Mais aussi deux versions parce que là où le rap parodique délivrait un propos acide, ricaneur, le passage au cinéma signe un virage très désagréablement pompeux et édifiant, qu’on n’attendait pas du tout de l’humoriste. Kamini a passé ses vaches et sa campagne au kärcher : ce qui reprenait en 2006 le vitriol d’un clip de Groland évoque plutôt aujourd’hui une pub Justin Bridou, défilé de bérets mous et de moustaches propres devant lesquels se joue une fable d’intégration républicaine qui ne manque ni de violons, ni de clichés.
Overdose de pittoresque
Car les clichés, le film n’en a pas peur – même, il ne jure que par ça, et au moins tout le monde est à égalité : d’un côté les cousins africains ultra lookés qui lancent un gospel à la messe de Noël, de l’autre des Picards niveau Deschiens qui lâchent des “vin’diou !” à tout bout de champ et enchaînent les Suze au bistrot du village.

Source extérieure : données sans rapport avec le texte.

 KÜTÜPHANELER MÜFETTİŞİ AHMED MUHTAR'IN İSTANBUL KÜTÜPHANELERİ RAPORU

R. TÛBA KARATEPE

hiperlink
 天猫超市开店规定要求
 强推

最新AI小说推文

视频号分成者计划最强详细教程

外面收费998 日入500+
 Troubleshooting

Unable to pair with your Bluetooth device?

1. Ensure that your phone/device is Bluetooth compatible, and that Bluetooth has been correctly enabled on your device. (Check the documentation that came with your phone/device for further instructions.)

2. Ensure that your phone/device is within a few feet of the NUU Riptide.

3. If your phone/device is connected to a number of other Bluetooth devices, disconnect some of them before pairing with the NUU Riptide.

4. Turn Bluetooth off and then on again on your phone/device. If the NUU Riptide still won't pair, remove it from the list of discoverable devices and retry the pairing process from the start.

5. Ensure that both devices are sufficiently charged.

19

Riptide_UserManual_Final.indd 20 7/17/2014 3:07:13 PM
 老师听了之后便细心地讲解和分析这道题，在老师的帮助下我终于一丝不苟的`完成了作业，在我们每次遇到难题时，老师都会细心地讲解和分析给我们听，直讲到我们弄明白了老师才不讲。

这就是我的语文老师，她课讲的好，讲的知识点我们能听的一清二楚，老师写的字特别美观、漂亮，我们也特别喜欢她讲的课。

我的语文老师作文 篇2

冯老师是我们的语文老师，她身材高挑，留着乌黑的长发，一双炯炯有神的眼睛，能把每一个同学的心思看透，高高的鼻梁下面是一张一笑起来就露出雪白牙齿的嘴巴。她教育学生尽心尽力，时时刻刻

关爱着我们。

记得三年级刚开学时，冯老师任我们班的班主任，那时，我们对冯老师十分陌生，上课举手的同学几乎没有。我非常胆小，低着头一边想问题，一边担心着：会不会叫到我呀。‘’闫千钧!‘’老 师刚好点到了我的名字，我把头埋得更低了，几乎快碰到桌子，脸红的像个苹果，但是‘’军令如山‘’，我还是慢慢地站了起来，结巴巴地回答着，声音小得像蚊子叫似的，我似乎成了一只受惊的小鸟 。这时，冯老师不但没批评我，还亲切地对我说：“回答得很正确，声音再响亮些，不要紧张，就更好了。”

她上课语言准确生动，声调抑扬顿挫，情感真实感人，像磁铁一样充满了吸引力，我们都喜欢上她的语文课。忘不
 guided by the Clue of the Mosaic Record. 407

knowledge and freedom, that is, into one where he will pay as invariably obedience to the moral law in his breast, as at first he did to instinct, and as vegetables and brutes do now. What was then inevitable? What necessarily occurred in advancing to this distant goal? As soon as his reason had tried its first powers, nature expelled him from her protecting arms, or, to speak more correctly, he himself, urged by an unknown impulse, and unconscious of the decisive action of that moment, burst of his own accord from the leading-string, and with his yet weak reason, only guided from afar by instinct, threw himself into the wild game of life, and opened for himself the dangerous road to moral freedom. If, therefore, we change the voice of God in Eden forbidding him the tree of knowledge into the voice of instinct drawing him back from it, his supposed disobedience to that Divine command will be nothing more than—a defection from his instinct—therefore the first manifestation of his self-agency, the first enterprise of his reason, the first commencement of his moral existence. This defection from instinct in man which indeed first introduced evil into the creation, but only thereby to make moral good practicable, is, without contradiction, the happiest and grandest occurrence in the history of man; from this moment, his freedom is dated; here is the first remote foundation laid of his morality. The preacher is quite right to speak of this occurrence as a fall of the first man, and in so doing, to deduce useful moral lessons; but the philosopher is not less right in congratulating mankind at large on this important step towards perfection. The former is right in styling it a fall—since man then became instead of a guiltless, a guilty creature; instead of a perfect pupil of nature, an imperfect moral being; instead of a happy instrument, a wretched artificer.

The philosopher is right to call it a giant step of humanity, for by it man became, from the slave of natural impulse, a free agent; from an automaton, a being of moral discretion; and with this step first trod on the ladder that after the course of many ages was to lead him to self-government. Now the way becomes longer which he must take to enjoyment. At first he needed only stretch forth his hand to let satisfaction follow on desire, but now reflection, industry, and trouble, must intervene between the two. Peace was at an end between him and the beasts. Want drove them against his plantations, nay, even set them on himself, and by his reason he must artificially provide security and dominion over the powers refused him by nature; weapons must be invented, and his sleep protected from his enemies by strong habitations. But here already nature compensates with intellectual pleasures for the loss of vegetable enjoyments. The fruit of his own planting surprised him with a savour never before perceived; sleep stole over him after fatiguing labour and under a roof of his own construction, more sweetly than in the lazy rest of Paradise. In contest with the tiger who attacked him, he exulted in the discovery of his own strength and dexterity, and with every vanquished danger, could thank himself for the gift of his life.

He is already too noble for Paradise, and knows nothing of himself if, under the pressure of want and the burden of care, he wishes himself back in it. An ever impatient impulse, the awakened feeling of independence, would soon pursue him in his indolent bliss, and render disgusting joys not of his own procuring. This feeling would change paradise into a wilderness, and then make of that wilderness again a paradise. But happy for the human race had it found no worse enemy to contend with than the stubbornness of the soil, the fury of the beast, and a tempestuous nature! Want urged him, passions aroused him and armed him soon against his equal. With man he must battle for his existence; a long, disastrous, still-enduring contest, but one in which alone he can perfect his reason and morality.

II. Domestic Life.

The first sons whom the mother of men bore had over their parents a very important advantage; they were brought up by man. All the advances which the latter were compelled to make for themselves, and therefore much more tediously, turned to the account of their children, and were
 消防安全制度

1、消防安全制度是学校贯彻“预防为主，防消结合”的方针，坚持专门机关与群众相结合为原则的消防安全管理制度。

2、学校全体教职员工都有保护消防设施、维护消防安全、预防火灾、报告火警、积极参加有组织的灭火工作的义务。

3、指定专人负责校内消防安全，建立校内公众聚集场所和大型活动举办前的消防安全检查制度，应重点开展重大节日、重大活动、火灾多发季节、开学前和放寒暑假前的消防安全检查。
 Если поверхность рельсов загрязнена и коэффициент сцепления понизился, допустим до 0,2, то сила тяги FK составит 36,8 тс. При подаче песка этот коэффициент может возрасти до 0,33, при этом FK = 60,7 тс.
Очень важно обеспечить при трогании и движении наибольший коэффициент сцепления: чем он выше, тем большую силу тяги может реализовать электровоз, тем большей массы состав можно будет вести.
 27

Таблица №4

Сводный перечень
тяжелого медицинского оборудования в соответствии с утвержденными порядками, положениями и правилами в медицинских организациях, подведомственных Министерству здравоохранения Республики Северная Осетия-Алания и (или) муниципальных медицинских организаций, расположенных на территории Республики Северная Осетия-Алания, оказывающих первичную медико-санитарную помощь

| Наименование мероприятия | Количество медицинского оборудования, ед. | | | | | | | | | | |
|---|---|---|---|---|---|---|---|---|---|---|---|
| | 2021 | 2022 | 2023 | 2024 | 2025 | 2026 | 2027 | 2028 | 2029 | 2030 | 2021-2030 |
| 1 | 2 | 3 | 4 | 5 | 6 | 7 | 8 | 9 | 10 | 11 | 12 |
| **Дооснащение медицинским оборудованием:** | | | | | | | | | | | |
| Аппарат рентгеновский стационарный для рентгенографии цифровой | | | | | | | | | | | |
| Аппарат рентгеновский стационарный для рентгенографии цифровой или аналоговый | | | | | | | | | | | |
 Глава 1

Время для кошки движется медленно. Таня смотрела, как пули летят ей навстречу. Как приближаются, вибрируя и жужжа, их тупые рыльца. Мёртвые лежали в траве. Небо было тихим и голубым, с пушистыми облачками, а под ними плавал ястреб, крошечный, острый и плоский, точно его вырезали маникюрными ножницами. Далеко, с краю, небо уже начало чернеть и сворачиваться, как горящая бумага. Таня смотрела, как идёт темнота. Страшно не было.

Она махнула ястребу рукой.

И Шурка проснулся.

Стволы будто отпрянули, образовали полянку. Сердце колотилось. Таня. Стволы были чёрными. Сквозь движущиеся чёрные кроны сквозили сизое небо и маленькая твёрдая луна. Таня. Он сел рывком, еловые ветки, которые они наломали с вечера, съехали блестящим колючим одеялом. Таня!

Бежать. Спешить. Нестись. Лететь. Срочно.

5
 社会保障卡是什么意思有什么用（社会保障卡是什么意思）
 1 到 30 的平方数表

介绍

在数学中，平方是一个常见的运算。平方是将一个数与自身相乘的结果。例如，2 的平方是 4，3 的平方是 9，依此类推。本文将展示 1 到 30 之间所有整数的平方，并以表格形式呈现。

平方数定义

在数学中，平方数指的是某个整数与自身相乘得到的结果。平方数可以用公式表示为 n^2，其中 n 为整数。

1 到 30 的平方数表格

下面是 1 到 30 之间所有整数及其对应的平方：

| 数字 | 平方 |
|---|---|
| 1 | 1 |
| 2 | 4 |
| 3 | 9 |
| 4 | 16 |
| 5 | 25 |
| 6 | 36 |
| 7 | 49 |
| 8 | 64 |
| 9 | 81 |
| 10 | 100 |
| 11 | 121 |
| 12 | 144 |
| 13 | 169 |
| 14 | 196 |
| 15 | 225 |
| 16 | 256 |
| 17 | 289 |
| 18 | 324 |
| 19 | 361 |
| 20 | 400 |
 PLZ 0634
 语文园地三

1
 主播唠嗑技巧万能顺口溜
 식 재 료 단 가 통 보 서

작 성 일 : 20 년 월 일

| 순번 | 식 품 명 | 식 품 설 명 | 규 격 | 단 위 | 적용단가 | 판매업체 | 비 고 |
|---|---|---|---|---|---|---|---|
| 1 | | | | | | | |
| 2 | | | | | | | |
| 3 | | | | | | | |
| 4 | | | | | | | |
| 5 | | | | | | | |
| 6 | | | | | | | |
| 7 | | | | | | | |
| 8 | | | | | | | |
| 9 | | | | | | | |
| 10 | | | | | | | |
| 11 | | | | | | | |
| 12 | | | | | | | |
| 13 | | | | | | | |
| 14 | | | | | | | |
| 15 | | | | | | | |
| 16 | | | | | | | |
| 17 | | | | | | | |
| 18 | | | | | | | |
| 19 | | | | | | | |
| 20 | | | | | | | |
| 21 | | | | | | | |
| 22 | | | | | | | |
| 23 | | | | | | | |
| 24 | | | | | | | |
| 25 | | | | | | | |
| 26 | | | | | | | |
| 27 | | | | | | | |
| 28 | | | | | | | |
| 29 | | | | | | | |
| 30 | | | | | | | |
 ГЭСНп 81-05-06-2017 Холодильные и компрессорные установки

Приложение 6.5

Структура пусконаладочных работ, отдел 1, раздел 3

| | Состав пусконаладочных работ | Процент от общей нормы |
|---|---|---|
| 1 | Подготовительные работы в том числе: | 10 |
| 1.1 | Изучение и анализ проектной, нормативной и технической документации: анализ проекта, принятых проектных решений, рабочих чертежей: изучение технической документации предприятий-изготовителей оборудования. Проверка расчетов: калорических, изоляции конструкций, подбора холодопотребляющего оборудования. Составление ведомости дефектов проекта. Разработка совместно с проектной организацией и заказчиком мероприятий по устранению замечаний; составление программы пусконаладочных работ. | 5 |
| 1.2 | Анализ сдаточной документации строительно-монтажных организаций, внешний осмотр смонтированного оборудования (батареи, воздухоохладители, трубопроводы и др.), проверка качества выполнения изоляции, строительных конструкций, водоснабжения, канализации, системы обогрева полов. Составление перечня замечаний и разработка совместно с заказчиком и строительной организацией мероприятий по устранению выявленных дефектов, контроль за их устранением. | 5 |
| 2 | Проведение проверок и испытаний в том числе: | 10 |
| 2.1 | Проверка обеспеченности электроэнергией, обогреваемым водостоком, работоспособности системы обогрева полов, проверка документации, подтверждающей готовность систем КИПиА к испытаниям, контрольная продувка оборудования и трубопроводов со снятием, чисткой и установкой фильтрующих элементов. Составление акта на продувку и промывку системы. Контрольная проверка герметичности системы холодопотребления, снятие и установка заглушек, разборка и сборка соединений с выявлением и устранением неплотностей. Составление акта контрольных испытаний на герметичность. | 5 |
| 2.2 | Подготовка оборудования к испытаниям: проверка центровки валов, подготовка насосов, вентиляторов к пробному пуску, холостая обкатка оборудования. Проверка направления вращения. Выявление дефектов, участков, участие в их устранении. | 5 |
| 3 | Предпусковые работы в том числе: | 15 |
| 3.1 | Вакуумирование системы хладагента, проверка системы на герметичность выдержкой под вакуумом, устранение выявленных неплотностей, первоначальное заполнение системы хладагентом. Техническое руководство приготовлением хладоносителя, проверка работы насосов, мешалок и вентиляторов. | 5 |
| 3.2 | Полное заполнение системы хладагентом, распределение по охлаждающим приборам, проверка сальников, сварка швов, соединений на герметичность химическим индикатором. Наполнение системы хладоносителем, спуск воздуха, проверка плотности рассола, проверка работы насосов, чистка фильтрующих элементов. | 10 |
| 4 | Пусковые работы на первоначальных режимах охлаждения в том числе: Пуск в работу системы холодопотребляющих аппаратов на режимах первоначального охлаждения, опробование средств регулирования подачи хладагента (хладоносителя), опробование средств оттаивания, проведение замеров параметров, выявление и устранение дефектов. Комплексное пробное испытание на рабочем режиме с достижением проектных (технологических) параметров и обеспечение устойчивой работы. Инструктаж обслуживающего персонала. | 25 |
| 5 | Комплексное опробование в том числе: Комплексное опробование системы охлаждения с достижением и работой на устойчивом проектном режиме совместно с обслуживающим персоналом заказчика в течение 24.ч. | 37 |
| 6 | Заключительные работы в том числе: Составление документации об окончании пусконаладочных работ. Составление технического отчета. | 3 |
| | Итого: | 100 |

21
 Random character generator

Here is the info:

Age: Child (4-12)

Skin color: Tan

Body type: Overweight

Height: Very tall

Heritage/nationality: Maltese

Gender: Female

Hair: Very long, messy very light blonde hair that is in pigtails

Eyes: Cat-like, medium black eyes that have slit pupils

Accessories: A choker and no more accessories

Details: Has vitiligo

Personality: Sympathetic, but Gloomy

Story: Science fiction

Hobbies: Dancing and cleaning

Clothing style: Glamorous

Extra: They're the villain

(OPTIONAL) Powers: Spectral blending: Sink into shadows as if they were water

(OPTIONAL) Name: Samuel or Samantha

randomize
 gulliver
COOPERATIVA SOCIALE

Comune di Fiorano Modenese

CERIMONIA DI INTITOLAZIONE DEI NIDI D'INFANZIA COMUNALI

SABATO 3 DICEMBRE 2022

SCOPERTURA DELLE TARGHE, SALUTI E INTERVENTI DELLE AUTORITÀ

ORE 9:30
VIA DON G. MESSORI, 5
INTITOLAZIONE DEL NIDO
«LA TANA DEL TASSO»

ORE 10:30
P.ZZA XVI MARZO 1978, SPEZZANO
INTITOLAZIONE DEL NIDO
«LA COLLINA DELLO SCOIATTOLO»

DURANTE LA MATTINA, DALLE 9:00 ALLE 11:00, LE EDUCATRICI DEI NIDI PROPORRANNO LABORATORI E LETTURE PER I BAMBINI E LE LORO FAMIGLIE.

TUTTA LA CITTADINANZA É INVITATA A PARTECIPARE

Pourquoi une telle overdose de pittoresque ? Sans doute parce que ça simplifie l’écriture. Le film de Kamini ne laisse à ses personnages que deux choix : un racisme moyenâgeux (à l’arrivée de la famille congolaise au village, on n’est pas loin du “messire, un sarrasin !” des Visiteurs) ou un vivre-ensemble de béni-oui-oui, finalement tout aussi grotesque. Pas d’intermédiaire : c’est le match, écrit d’avance, de l’ignorance contre la vertu, qui ainsi mises dos à dos ne font finalement que se rendre mutuellement service, se renvoyer ad nauseam leur incompatibilité absolue, sans initier la moindre dialectique.